SWIFTSIM / SWIFT

Modern astrophysics and cosmology particle-based code. Mirror of gitlab developments at https://gitlab.cosma.dur.ac.uk/swift/swiftsim
http://www.swiftsim.com
GNU Lesser General Public License v3.0
88 stars 58 forks source link

Cooling issue running EAGLE 6-100 Mpc box examples #14

Closed FilipHusko closed 3 years ago

FilipHusko commented 3 years ago

Hi,

When I run any of the EAGLE cosmological examples (in the '/examples/EAGLE_ICs' folder) with EAGLE cooling, I get the following error: 'cooling/EAGLE/cooling.c:cooling_get_subgrid_temperature():722: This cooling model does not use subgrid quantities!'.

The EAGLE runs (e.g. 6 Mpc box) work fine up until time-step 376 (redshift 16.33). This is after the first few FoF searches, and after the first snapshot is written out. I tried the same EAGLE cooling configuration with the 'FeedbackEvent_3D' cooling example, as well as the 'IsolatedGalaxy_feedback' one. They both worked fine. I also tried the EAGLE cosmological box examples with Colibre cooling; those complete successfully.

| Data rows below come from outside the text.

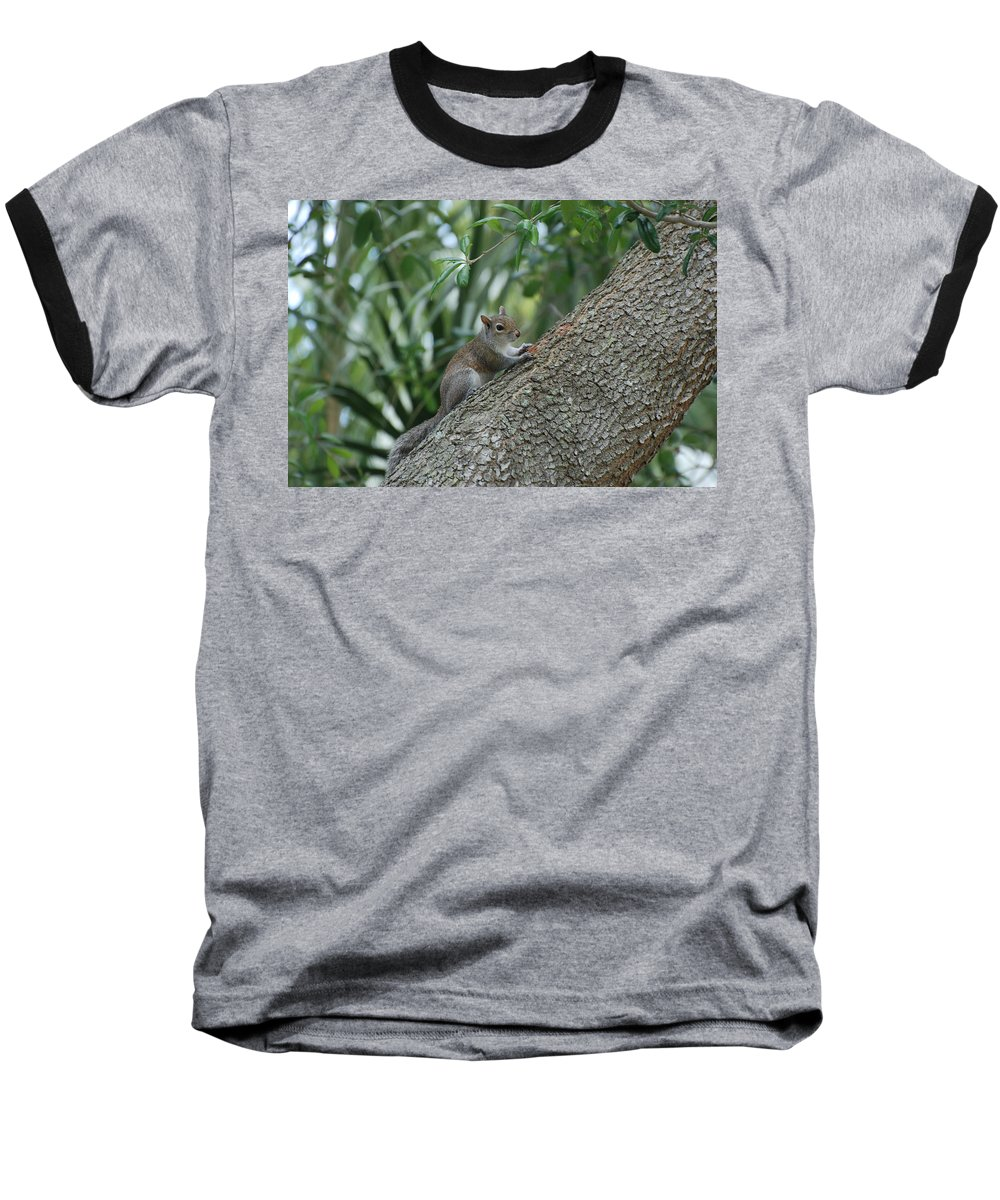 Squirrels Baseball T-Shirt featuring the photograph Just Chilling Out by Rob Hans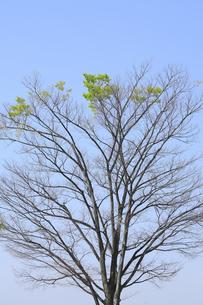 若葉が芽吹いた樹の写真素材 [FYI04791060]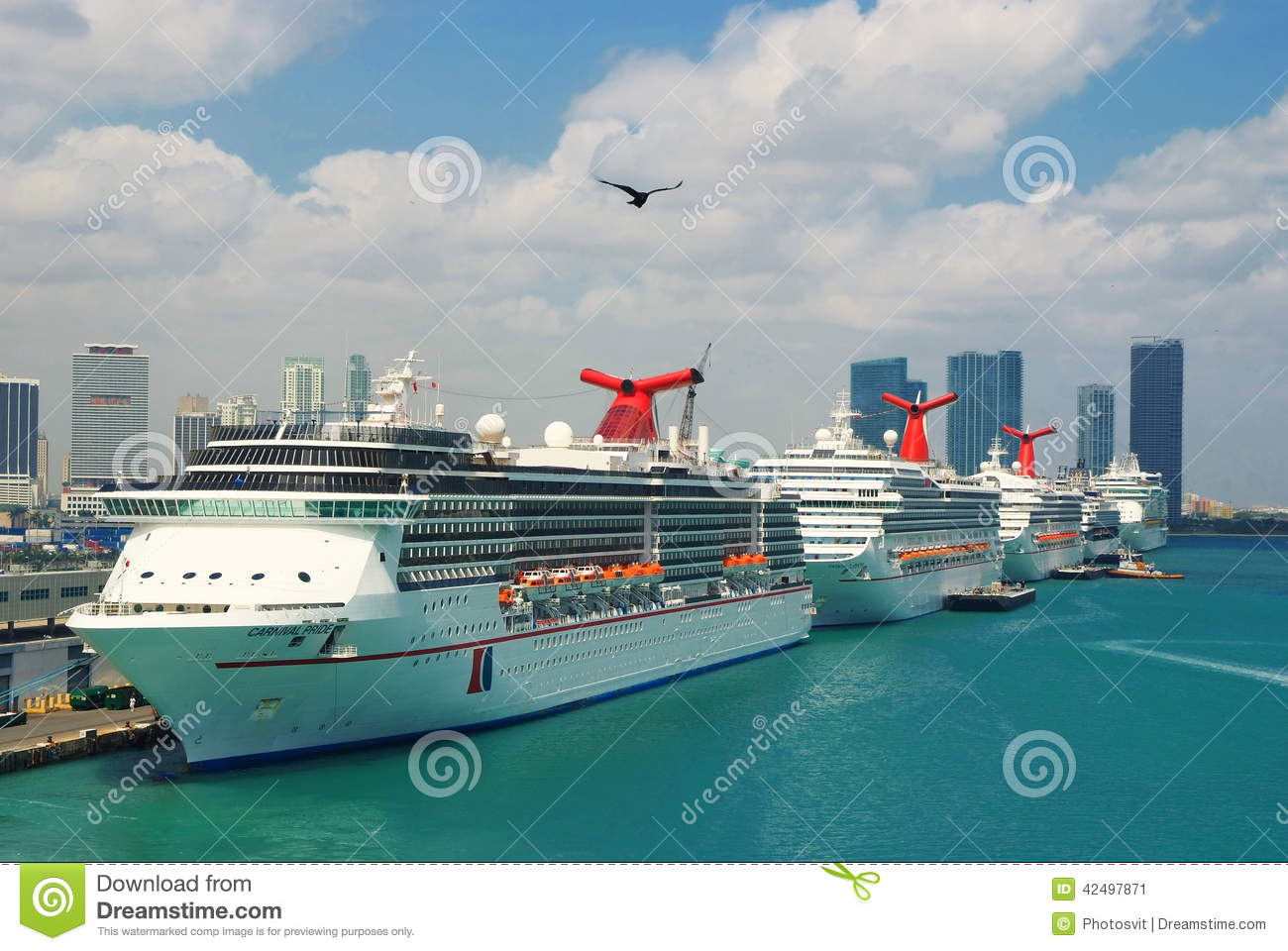Cruise Ships At Port Of Miami Editorial Photo Image Of Closeup - Cruise ship port in miami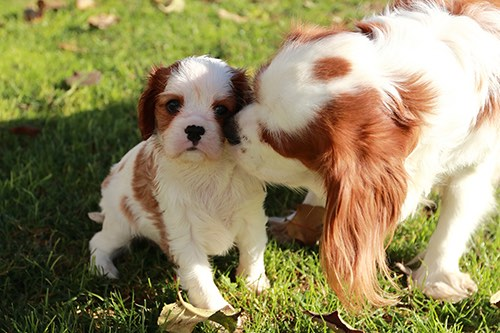 Study: One in four puppies 'separated from their mother too soon'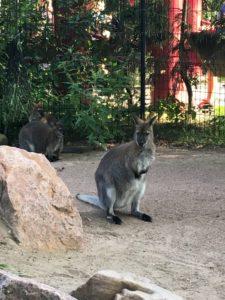 Sød kænguru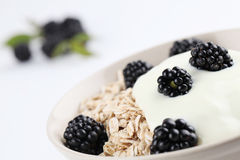 Oatmeal with yogurt and blackberries Royalty Free Stock Images
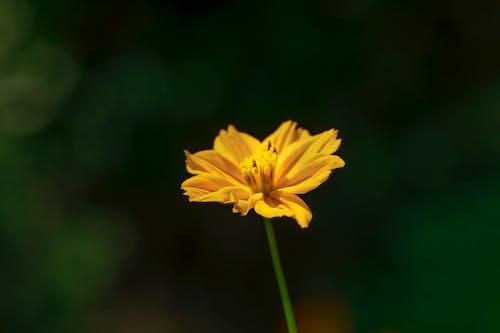 Free stock photo of dark, flower, macro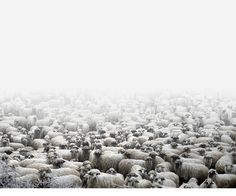 Tamas Dezso is a fine art documentary photographer working on long-term projects focusing on the margins of society in Hungary, Romania and in other parts Des Photos Saisissantes, Paris Photos, Animal Photography, Fine Art Photography, Contrast Photography, Amazing Photography, Haunting Photos, Sheep Farm, Documentary Photography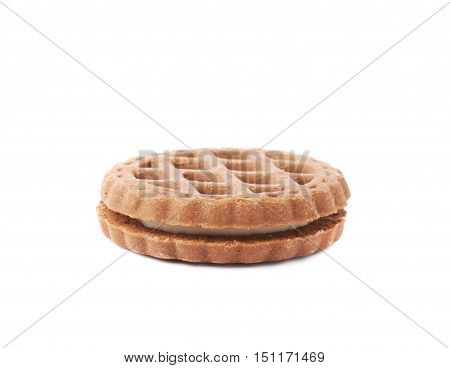 Single of round cookies with the pieces of chocolate isolated over the white background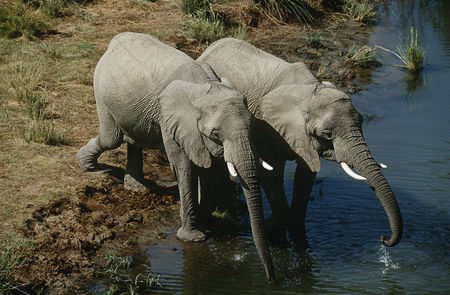 Two people : Namibia two african bush elephants drinking water from river elevated view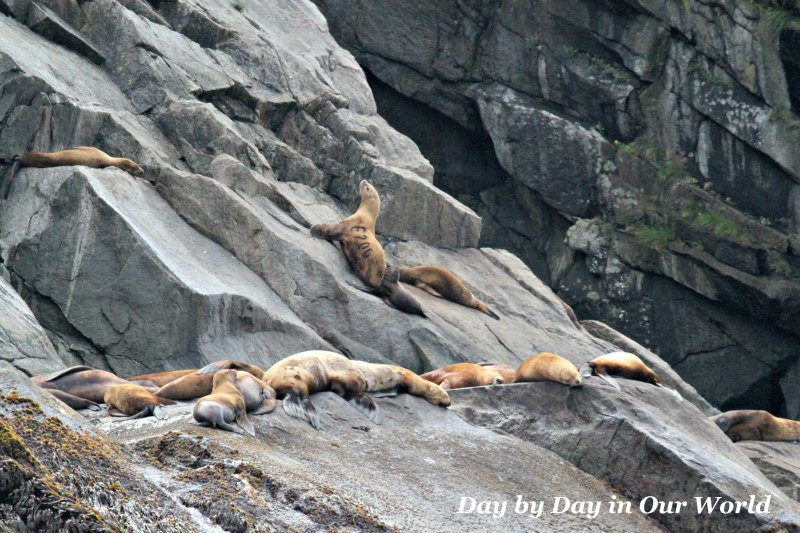 A Kenai Fjords Cruise out of Seward Alaska afforded the opportunity to see marine life in their natural habitat.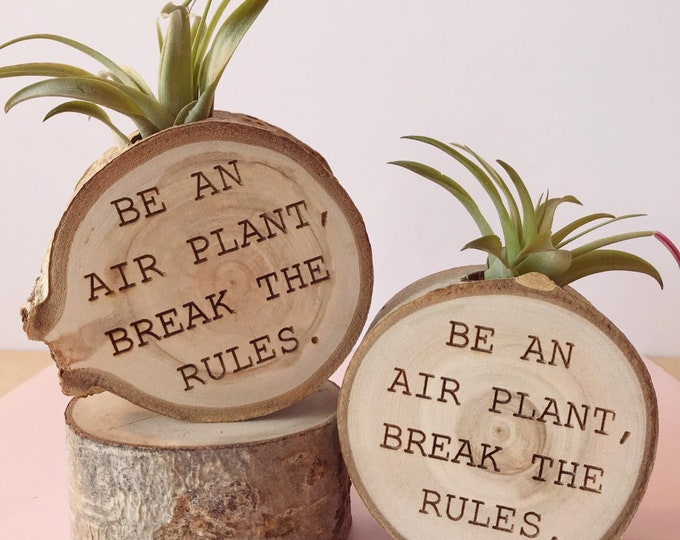Be an air plant. | Break the rules.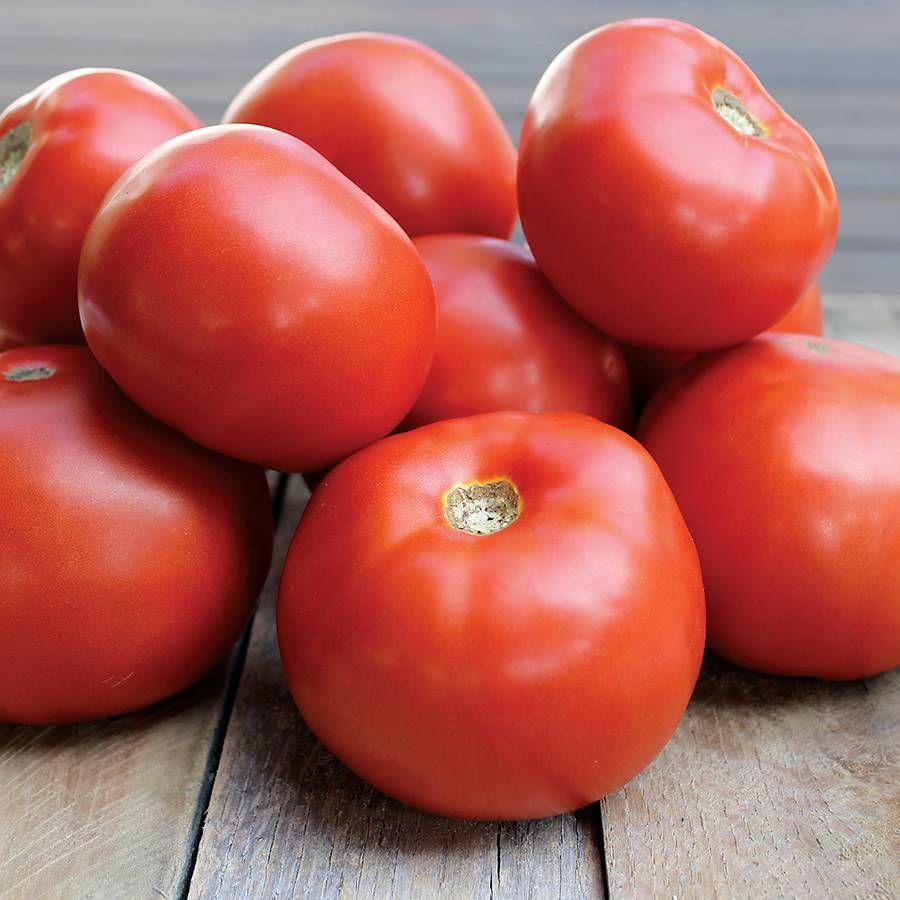 Jamestown Tomato Seeds Image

As a note, I am using the standard modules and options listed here: https://gitlab.cosma.dur.ac.uk/swift/swiftsim/-/wikis/COSMA-build. I'm running the examples on cosma7 nodes.

JBorrow commented 3 years ago

Hi Filip, you need to run with the EAGLE-XL model (./configure ...... --with-subgrid=EAGLE-XL). We should indeed clear this up, though. You will also need the COLIBRE cooling tables to run the current model.

FilipHusko commented 3 years ago

Hi Josh, thanks for the reply. Running with the options you mentioned does indeed work. However, I'm trying to run the older model, by using --with-subgrid=EAGLE and using the EAGLE cooling tables (which I download using the scripts in the provided examples). That's when I get the error. Is the older not runnable with the current version of SWIFT?

JBorrow commented 3 years ago

Is there a reason you are trying to run that older model?

You may be able to revert to the older behaviour by setting this parameter to 0:

https://github.com/SWIFTSIM/swiftsim/blob/master/examples/parameter_example.yml#L587

FilipHusko commented 3 years ago

I'm primarily trying to use it to reduce computational time, since I'm under the impression it might be a few times quicker. Is this not the case?

The 'use_subgrid_Bondi' parameter is already set to 0 in the parameter file. I'm going to try setting the 'SF_threshold' parameter to something other than 'Subgrid'.

JBorrow commented 3 years ago

No, there is no reason to believe that the older cooling tables would make the simulations faster. You should use the new cooling tables, as we will not use the old ones ever again in a production run. The sub-grid properties are also key in the physics.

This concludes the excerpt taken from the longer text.